Measuring Network Performance with M-Lab

Measurement Lab is an open platform for researchers to deploy Internet measurement tools. By enhancing Internet transparency, M-Lab helps sustain a healthy, innovative Internet. What this explanatory video to learn why M-Lab is important to researchers, network engineers and policy makers. M-Lab is a collaborative effort founded in 2009 by Googler Vint Cerf and a number of network researchers and industry partners, including Google.

M-Lab’s goal is to provide researchers, consumers, policymakers, and anyone else who wants good, intelligible information about the Internet,  with open data about network performance.

The nuts and bolts of M-Lab start with a widely-distributed server platform maintained and managed by the M-Lab Collaborative. These servers are purpose-built to support broadband measurement, and are consistently deployed to exact specifications. This means that the data they collect is consistent — important when you’re contrasting global network performance. Researchers host open-source, active broadband measurement tools on these servers, and users access these tools, run tests, and get real-time information on their network performance. Each time a user runs a test (about 200,000 times a day), data is collected and put into the public domain. So far, it’s 516 terabytes and growing.
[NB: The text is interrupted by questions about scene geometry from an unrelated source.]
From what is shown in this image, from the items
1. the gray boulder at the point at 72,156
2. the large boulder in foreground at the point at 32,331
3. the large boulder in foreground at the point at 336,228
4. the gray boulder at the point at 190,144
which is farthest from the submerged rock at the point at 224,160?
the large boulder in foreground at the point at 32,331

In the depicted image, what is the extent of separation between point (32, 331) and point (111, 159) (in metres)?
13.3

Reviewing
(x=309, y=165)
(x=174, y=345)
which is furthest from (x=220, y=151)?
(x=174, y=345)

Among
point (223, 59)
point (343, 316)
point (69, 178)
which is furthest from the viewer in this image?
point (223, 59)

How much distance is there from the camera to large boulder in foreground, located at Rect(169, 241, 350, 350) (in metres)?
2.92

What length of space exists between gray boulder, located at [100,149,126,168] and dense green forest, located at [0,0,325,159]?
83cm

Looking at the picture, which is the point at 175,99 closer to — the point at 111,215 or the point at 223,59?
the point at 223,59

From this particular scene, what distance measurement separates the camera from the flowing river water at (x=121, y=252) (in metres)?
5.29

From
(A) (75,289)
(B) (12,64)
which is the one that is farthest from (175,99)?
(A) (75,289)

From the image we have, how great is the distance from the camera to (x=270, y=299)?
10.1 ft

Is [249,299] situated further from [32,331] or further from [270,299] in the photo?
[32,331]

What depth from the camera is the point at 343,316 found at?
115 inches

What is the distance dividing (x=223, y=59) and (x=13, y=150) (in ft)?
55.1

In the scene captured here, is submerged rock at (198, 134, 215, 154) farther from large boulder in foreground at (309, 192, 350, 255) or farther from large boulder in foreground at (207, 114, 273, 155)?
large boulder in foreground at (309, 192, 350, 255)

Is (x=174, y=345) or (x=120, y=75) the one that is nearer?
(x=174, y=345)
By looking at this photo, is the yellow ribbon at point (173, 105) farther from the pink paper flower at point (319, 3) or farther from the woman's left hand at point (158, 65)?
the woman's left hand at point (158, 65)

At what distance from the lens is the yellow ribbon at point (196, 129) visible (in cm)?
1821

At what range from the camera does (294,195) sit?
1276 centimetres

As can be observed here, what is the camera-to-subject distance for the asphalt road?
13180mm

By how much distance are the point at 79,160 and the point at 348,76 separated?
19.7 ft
M-Lab is a head-to-tail solution for high quality, open data. And the best part is that it’s all open. From the testing methodology described in the open source code of the tools, to the server documentation, to the data collected, scientists and others can vet exactly what is being measured, how it’s measured, and what precisely this says about networks and performance. M-Lab’s momentum is generated by working together from a shared source of data to progress the state of networks.